Not to mix a metaphor, but drawing a gun against an attacker is a double-edged sword. On one hand, aiming a firearm at a bad guy (or guys) has been known to have a decidedly demoralizing effect (on the perp). Firing bullets into a person posing an imminent, credible and lethal threat increases that effect, dramatically. On the other hand, guns tend to piss off the bad guy. For some reason, they don’t want to get shot. So, like you, they focus their aggression on the guy with the gun. You. And guess what? First responders with a badge have a similar response. There’s no getting around it: armed civilians are bullet magnets. So the last thing you want . . .
is to be left holding the baby, while holding a gun, in a gunfight.
I know; you don’t know what you’re going to do in a gunfight. Unlike Mssrs. Nugent and Beck, I realize that all violent incidents have their own pace, nature, geography, dangers and opportunities.

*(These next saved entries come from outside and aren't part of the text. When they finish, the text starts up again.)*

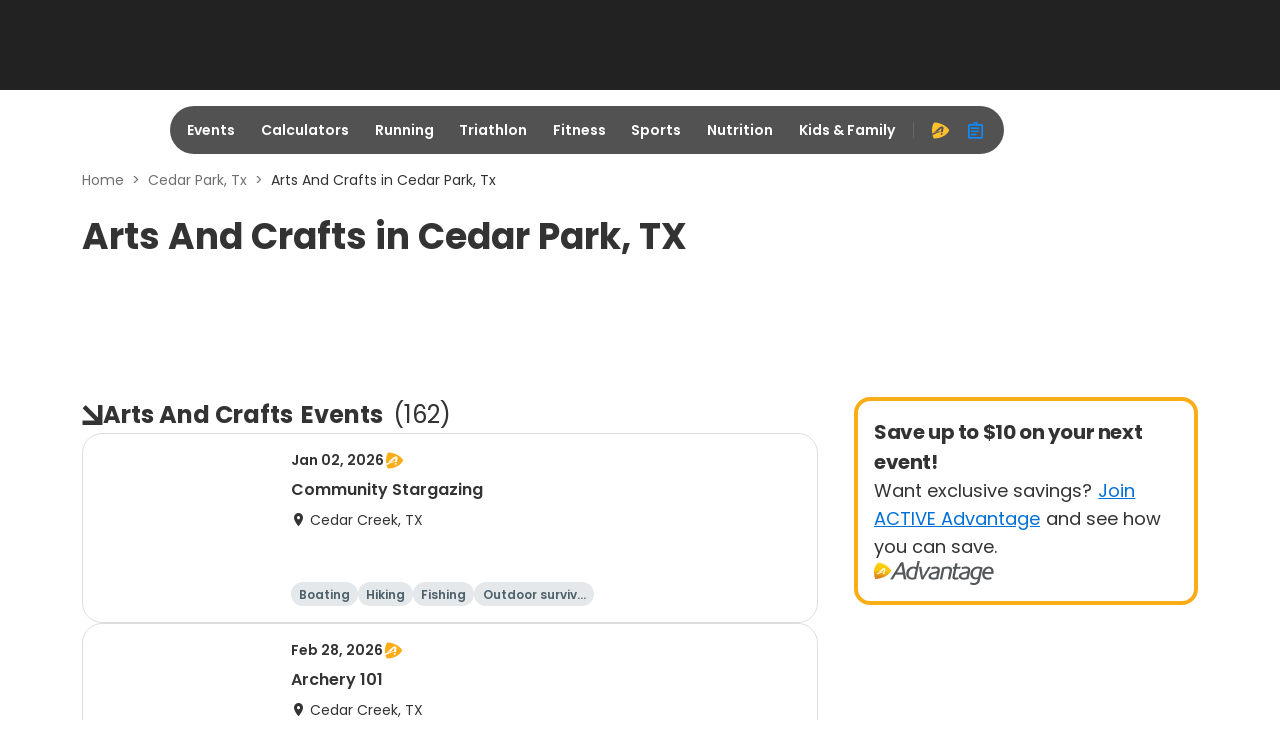

--- FILE ---
content_type: application/javascript; charset=utf-8
request_url: https://fundingchoicesmessages.google.com/f/AGSKWxUYjIdSzKy8vbvMOcykD3tjwL65tnX0I1sGnR7osm9ABTYS-qY6l9eFXMD56ZXConkixC6baLD2NMNNffLQKEQy6Go4SGrSNqseBQDTzIx2tdutwG300bJRFwdMc_gmlsw004cA54gKdvwQNnSgwrckfbs4bfXUAk4kUIlbECJtaSqG4jmh-2RdVmgw/__radio_ad_/axt/ad_/bar-ad./iframeads./jsVideoPopAd.
body_size: -1292
content:
window['30c8b006-a4bc-4cef-a0b2-f09e1070ea7c'] = true;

You can no more predict the exact progress of a violent attack than you can its eventual outcome.
If holding a baby while shooting at a bad guy—with either aimed or suppressive fire—is what needs doing, do it. Perhaps there’s no one else to schlep the sprog and a ballistic offense is the best maybe even only defense. Who knows?
When it comes to a defensive gun use (DGU), you and yours either live or die. Second guessing your gunfighting or GTFO strategy is a luxury best savored alive.
That said, there are certain battle-tested general rules which are worth programming into your subconscious mind. Aim for center mass. Move for cover and/or concealment. Keep fighting. And, most importantly, GTFO. And GTFA (Get the F Away) from your family if you draw your gun.
Mr. Volk’s poster makes at least one excellent point: “if you take a bullet for your children who would safeguard them from then on?” Only that’s an excellent reason NOT to draw your gun, NOT to engage the bad guy/active shooter and NOT to try to be a hero. Remember? Bullet magnet.
[I’m a little confused how an innocent victim of a spree killer is a martyr. Wikipedia tells is that a martyr is “somebody who suffers persecution and death for refusing to renounce, or accept, a belief or cause, usually religious.” In fact, you could say that someone who engages in an unnecessary gunfight—who dies as a result—is a martyr. Nothing wrong with that. Just sayin’ . . .]
But if you DO draw your gun it is imperative that you GTFA from your loved ones, lest they become collateral damage. And the best way to make sure that happens is to warn them about the possibility.
I’ve said it to my eight-year-old straight out: “If I ever draw my gun move away from me as fast as you can.” I’ve taught her to go for cover or concealment and the difference between the two. And even before that, she learned the rabbi’s first law of communal situational awareness: “If I say ‘leave now’ we leave now.”
Don’t be fooled by wishful thinking promoted by armchair warriors and pistol-packing pundits. The best you can do: train yourself with some general principles to deal with violent encounters and hope they kick in as and when. But the most important of these is clear: the further away your family gets away from a gunfight, the faster they do so, the better.